# History on Bavarian Warmblood Black Mare by Dompfaff



## elleay (11 June 2015)

I'm wondering if anybody on here has any information on my mare? I'm led to believe she was bred by George Nimmo, and she is out of Bavarian Stallion Dompfaff. Her previous name was Brandy GN. 
I bought her off a riding instructor in 2009, would love some history on her as she's a very special mare, one of a kind. Born and Bred in Britain, I think she was registered with B.B.W.A but since the association no longer exists, I've had difficulty tracing.

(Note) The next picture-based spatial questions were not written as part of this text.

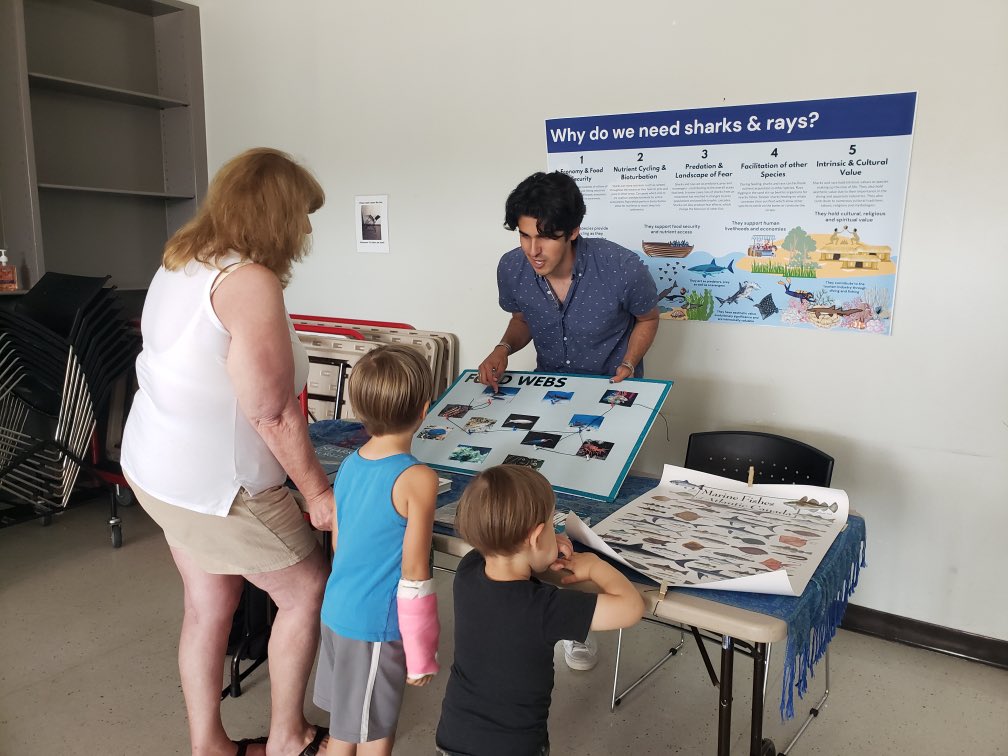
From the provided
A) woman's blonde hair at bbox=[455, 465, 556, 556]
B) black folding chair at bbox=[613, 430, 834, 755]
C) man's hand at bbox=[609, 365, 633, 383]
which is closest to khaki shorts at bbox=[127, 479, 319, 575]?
woman's blonde hair at bbox=[455, 465, 556, 556]

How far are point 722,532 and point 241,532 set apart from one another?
1030 mm

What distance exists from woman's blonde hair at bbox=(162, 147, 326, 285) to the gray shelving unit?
252cm

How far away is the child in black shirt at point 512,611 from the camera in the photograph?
131cm

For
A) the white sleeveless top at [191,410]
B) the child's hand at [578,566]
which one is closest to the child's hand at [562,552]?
the child's hand at [578,566]

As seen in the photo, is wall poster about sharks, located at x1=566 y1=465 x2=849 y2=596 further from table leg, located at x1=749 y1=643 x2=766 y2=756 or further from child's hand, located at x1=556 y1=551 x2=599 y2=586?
table leg, located at x1=749 y1=643 x2=766 y2=756

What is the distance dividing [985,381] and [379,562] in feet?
6.56

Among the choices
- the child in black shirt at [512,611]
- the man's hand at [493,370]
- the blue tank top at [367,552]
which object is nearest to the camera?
the child in black shirt at [512,611]

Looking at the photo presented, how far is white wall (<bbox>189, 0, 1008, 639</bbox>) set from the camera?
2412 millimetres

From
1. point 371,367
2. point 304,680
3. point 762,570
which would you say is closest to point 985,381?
point 762,570

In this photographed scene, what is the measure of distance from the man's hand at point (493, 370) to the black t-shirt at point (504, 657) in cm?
99

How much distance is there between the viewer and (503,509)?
1.31m

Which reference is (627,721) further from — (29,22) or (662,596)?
(29,22)

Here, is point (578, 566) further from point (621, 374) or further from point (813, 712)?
point (813, 712)

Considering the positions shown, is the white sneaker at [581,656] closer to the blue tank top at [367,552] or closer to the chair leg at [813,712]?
the chair leg at [813,712]
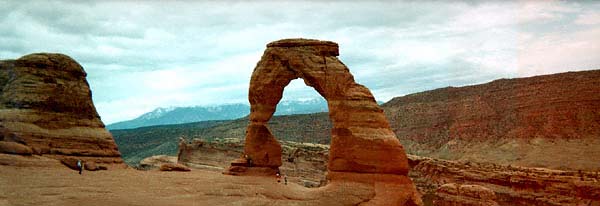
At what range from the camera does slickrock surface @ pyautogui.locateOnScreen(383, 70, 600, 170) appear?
56188 millimetres

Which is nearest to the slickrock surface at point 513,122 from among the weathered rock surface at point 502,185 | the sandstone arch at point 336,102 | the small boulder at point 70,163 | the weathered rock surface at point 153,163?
the weathered rock surface at point 502,185

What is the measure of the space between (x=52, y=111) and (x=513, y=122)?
52.9 meters

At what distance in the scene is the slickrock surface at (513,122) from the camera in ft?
184

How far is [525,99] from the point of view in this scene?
228 feet

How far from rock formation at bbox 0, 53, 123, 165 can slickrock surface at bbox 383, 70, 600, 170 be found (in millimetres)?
40038

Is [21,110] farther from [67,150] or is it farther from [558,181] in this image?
[558,181]

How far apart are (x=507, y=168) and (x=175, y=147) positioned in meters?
65.4

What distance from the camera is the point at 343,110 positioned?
23.3 meters

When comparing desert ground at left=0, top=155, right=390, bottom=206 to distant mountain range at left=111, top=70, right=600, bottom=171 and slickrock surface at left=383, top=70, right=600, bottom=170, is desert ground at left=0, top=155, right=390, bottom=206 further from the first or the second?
slickrock surface at left=383, top=70, right=600, bottom=170

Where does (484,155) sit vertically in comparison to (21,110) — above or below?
below

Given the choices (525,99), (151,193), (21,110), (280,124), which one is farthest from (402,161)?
(280,124)

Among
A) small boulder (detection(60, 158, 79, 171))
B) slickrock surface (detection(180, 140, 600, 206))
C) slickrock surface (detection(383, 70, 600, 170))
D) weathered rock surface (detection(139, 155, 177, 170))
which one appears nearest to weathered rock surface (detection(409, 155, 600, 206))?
slickrock surface (detection(180, 140, 600, 206))

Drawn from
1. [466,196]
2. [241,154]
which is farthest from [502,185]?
[241,154]

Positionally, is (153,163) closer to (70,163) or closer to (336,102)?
(70,163)
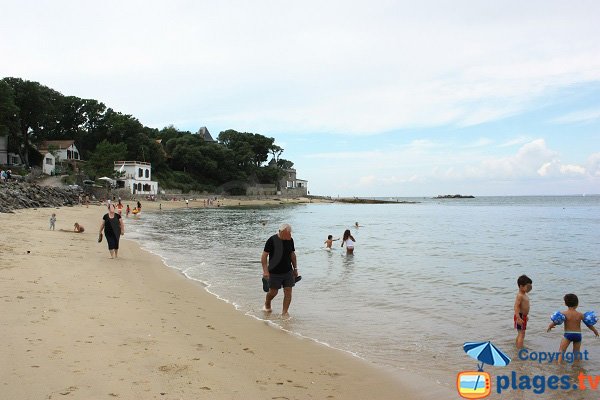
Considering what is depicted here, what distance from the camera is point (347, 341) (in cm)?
762

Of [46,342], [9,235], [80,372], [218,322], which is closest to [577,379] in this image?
[218,322]

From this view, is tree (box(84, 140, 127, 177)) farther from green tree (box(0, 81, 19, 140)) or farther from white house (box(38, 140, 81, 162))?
green tree (box(0, 81, 19, 140))

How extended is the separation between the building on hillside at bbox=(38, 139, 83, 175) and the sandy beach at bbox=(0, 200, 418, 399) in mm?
66882

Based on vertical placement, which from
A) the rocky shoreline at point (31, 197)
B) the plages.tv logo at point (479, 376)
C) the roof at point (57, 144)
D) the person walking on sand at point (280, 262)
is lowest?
the plages.tv logo at point (479, 376)

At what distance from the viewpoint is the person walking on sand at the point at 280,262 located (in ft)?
28.3

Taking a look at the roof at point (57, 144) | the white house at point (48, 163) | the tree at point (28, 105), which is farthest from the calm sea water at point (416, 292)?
the roof at point (57, 144)

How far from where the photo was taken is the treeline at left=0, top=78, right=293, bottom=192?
67.9m

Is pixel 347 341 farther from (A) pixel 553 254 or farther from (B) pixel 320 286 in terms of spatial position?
(A) pixel 553 254

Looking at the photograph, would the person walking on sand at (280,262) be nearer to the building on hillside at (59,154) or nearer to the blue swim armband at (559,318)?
the blue swim armband at (559,318)

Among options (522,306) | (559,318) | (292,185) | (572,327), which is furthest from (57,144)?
(572,327)

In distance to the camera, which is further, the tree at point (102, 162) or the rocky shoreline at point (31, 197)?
the tree at point (102, 162)

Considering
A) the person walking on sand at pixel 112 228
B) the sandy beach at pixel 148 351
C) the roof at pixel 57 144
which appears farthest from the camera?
the roof at pixel 57 144

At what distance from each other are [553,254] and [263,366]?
19588mm

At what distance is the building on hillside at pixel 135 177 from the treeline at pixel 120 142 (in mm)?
1814
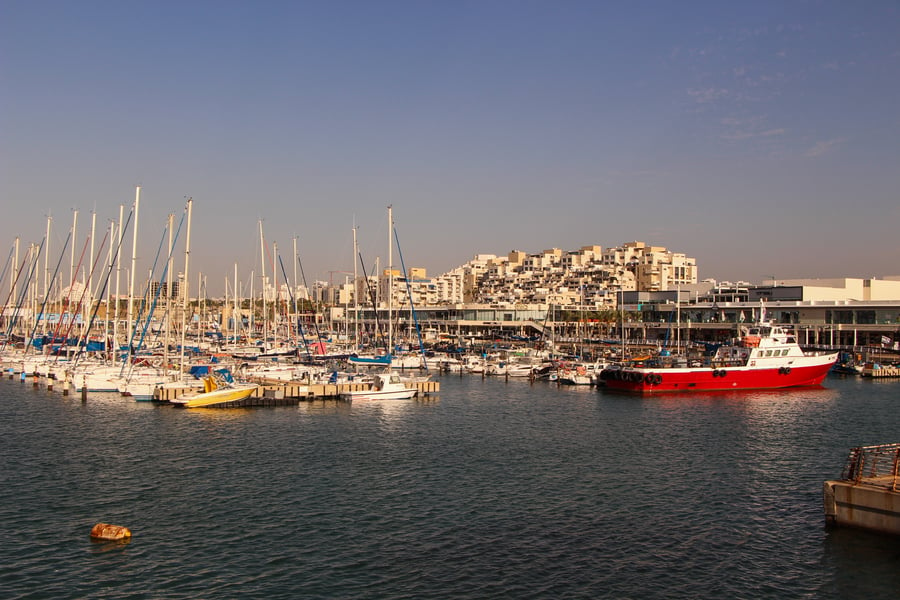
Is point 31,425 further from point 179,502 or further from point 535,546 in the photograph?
point 535,546

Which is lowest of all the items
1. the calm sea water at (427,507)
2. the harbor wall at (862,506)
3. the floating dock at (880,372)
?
the calm sea water at (427,507)

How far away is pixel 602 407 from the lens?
5972 cm

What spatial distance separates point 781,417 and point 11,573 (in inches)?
1879

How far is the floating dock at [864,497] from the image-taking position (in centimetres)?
2439

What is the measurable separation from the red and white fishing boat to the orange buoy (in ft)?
167

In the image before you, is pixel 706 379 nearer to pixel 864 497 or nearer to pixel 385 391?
pixel 385 391

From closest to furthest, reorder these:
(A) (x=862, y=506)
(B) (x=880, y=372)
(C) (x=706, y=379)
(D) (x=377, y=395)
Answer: (A) (x=862, y=506)
(D) (x=377, y=395)
(C) (x=706, y=379)
(B) (x=880, y=372)

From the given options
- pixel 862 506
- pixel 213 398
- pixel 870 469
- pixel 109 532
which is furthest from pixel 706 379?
pixel 109 532

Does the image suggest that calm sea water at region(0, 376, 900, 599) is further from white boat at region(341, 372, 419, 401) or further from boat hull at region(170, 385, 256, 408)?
white boat at region(341, 372, 419, 401)

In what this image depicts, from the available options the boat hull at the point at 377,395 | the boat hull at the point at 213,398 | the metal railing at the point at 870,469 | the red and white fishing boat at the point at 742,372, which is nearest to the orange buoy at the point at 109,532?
the metal railing at the point at 870,469

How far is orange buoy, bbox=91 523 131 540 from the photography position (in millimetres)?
24922

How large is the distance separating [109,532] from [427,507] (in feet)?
36.4

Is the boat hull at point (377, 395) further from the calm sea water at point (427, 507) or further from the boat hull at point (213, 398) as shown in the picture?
the boat hull at point (213, 398)

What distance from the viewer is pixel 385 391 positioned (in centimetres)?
6022
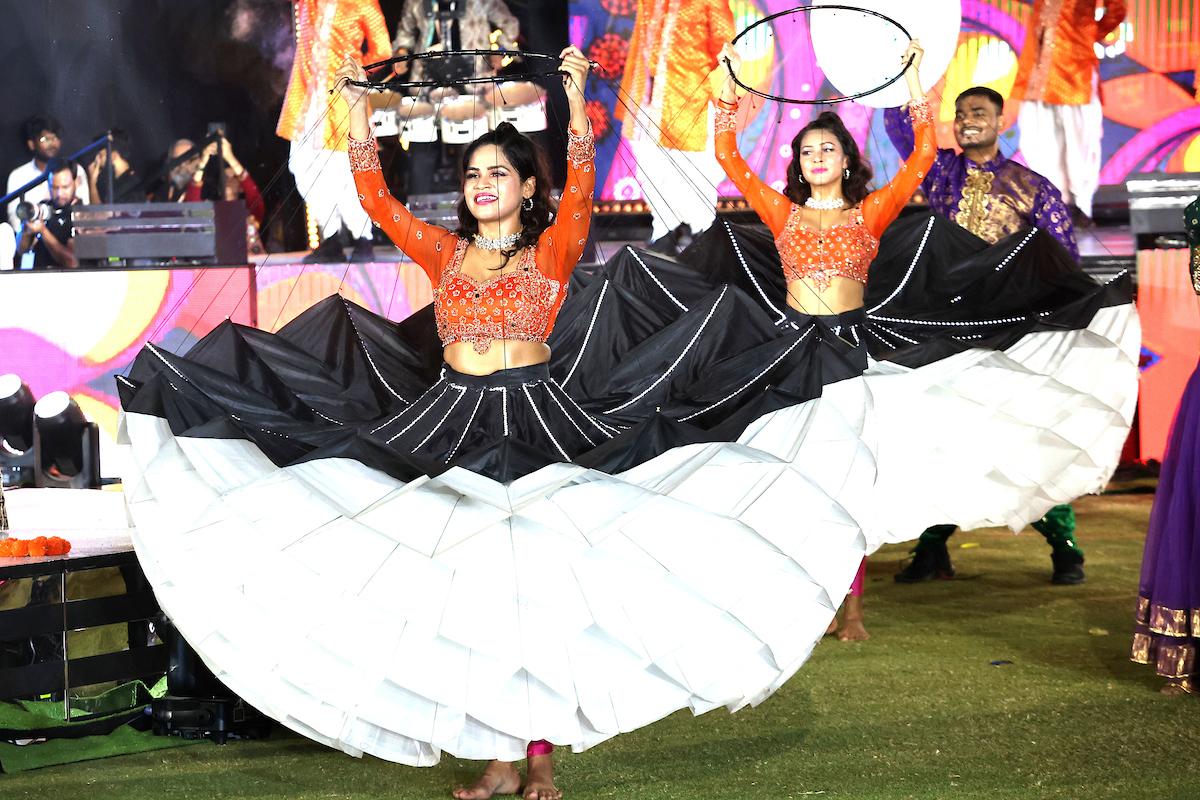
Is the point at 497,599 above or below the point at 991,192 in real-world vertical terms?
below

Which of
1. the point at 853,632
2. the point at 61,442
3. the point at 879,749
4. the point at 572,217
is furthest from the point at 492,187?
the point at 61,442

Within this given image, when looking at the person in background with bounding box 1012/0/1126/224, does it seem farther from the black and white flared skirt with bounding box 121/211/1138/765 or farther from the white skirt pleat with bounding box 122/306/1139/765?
the white skirt pleat with bounding box 122/306/1139/765

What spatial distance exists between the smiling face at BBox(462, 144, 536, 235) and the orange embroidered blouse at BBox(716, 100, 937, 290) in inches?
51.9

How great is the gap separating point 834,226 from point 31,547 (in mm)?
2826

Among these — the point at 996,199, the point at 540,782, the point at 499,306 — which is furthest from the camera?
the point at 996,199

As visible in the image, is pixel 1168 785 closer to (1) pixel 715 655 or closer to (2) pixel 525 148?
(1) pixel 715 655

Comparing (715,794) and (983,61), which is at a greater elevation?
(983,61)

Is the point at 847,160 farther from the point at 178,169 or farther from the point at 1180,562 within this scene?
the point at 178,169

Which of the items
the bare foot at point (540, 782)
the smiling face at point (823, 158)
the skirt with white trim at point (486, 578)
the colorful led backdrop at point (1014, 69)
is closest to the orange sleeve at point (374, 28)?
the colorful led backdrop at point (1014, 69)

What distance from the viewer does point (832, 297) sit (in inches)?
193

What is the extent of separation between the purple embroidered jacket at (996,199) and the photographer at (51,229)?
4.57 meters

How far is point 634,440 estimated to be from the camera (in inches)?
126

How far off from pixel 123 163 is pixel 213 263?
1.34m

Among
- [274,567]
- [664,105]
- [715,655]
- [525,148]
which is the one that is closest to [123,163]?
[664,105]
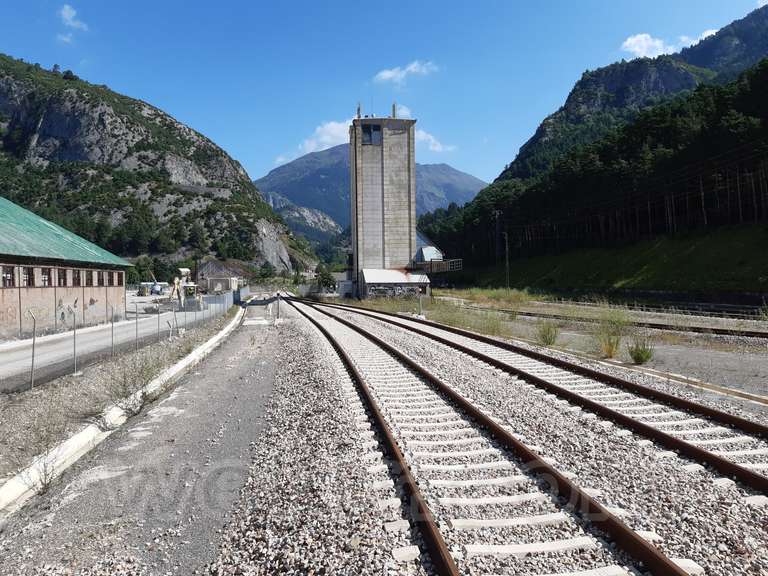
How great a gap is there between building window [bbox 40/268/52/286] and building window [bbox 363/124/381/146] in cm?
4481

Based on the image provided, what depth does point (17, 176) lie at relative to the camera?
165 meters

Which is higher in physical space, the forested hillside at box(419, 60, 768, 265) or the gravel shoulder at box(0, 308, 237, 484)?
the forested hillside at box(419, 60, 768, 265)

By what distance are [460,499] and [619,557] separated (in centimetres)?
147

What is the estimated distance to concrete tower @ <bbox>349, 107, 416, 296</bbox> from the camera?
205ft

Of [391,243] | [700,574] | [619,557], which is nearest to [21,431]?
[619,557]

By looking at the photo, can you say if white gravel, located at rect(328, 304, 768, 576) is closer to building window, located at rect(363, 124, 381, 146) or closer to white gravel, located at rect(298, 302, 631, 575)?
white gravel, located at rect(298, 302, 631, 575)

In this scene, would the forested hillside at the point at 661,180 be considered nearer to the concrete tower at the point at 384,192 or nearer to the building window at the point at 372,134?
the concrete tower at the point at 384,192

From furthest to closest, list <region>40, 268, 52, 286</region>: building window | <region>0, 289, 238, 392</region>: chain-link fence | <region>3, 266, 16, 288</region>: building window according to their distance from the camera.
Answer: <region>40, 268, 52, 286</region>: building window → <region>3, 266, 16, 288</region>: building window → <region>0, 289, 238, 392</region>: chain-link fence

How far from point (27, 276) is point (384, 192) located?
148 feet

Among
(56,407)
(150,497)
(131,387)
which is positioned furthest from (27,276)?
(150,497)

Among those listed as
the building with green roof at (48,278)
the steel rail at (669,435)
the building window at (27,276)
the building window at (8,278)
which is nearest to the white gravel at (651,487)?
the steel rail at (669,435)

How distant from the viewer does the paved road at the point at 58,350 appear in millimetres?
12867

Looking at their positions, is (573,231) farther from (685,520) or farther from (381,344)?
(685,520)

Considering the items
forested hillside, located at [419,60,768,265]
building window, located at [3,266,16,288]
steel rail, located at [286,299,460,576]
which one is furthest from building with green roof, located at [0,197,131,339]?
forested hillside, located at [419,60,768,265]
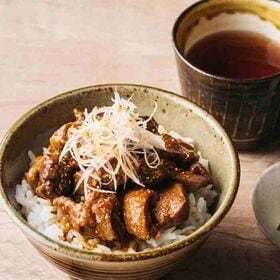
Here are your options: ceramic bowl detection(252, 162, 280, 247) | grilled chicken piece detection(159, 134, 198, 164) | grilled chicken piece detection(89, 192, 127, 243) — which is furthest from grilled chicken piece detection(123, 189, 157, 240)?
ceramic bowl detection(252, 162, 280, 247)

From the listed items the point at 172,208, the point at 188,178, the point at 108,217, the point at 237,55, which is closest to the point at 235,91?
the point at 237,55

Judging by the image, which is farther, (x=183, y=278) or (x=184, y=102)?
(x=184, y=102)

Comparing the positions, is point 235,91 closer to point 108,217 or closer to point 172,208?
point 172,208

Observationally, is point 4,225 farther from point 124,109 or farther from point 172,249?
point 172,249

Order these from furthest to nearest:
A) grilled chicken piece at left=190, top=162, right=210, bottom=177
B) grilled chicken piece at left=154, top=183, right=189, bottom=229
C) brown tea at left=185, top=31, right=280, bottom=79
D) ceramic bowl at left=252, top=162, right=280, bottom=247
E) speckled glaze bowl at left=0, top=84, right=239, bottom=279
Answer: brown tea at left=185, top=31, right=280, bottom=79
ceramic bowl at left=252, top=162, right=280, bottom=247
grilled chicken piece at left=190, top=162, right=210, bottom=177
grilled chicken piece at left=154, top=183, right=189, bottom=229
speckled glaze bowl at left=0, top=84, right=239, bottom=279

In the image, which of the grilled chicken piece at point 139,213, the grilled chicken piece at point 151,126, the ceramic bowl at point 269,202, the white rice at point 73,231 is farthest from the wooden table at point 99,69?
the grilled chicken piece at point 151,126

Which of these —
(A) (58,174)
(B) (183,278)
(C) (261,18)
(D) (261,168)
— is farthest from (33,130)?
(C) (261,18)

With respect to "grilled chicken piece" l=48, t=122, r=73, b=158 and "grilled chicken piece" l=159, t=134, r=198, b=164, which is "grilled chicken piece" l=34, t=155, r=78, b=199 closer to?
"grilled chicken piece" l=48, t=122, r=73, b=158
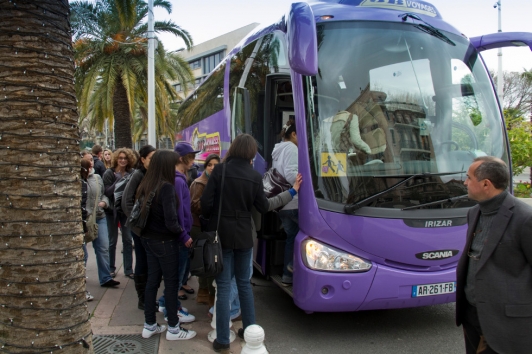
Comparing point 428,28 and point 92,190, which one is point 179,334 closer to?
point 92,190

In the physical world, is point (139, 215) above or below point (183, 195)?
below

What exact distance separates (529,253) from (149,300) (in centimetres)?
315

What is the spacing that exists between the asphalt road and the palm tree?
40.3ft

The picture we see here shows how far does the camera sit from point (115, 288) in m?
5.89

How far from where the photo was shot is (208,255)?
3.75 meters

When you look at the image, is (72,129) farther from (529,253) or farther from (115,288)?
(115,288)

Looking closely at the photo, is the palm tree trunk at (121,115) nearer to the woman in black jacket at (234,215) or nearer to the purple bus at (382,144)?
the purple bus at (382,144)

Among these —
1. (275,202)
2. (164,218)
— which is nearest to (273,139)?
(275,202)

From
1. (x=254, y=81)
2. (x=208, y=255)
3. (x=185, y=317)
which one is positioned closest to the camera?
(x=208, y=255)

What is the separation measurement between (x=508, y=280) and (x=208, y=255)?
2.19 metres

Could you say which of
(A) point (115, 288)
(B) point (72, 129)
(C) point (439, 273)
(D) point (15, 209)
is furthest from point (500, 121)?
(A) point (115, 288)

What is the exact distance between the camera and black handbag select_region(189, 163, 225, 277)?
3.74 meters

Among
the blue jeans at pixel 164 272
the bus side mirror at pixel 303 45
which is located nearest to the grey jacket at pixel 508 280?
the bus side mirror at pixel 303 45

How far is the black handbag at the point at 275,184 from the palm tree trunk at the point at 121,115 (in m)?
12.9
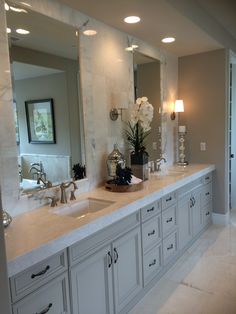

Any information would be much appreciated. Thank you


----------



## JDH01 (11 June 2015)

Does she have a brand or freeze mark? If so look it up on line, even from a pic


----------



## elleay (11 June 2015)

She has a small freezemark/brand on neck, on her left side, but I really can't tell what it is. It looks like a diamond shape with a hole in the middle of it. There are also numbers on her hip, though they're hard to read..


----------



## elleay (11 June 2015)

I've just learned she is registered in the Anglo-European studbook as Stunning Stuff / Bonita


----------



## Alicefold (3 August 2015)

elleay said:



			I've just learned she is registered in the Anglo-European studbook as Stunning Stuff / Bonita
		
Click to expand...

I also have a mare bred by George Nimmo by Dompfaff, out of Bay Affair. Her name is Bachstelze and she is registered Bavarian Warmblood. She is 26 now and I have had her for 14 years. She is also a very special mare.


----------